→ Work to do: Count the lines in the records below that contain the word "distance". Reply with the number alone.

═══ Data to use ═══

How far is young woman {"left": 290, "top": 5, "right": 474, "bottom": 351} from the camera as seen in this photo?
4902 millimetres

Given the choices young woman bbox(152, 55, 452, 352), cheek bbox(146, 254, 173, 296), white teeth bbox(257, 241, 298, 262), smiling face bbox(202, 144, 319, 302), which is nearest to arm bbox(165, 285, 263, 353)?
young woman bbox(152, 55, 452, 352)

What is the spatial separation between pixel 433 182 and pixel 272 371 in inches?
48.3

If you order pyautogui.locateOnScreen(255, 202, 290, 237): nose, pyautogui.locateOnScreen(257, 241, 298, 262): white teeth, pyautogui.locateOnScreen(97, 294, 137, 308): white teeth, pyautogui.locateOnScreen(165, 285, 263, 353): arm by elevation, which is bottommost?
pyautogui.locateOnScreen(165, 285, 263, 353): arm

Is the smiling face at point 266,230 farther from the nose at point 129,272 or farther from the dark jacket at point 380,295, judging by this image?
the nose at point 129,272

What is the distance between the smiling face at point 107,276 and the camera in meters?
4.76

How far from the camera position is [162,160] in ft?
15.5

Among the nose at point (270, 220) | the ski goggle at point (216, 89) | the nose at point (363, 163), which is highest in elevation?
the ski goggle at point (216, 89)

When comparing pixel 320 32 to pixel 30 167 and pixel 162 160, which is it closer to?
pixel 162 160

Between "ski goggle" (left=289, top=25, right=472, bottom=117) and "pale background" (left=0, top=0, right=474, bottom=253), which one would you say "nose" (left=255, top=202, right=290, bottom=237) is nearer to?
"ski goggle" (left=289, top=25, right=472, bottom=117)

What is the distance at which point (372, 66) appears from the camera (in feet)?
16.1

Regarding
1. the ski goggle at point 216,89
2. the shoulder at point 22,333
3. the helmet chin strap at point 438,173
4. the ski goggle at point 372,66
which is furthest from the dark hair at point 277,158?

═══
═══ Data to use ═══

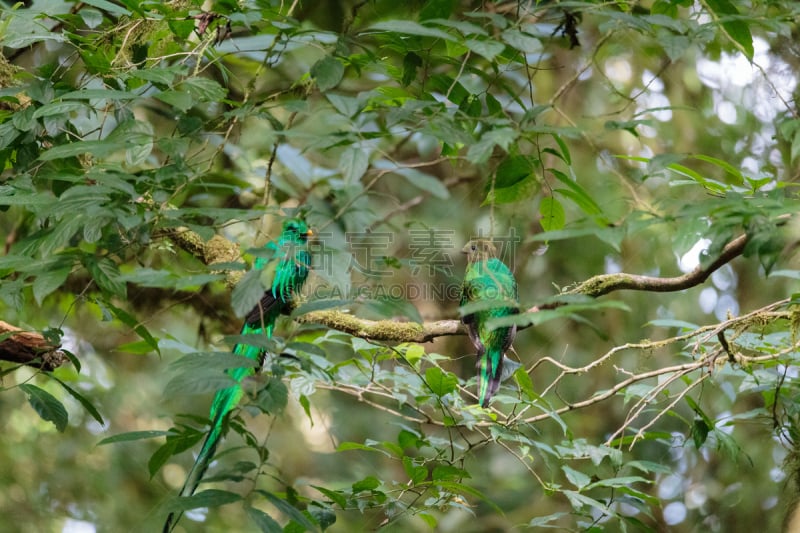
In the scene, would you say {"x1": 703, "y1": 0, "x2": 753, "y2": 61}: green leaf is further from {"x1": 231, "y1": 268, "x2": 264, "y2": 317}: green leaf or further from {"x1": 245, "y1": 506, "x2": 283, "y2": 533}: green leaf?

═══

→ Response for this exercise: 2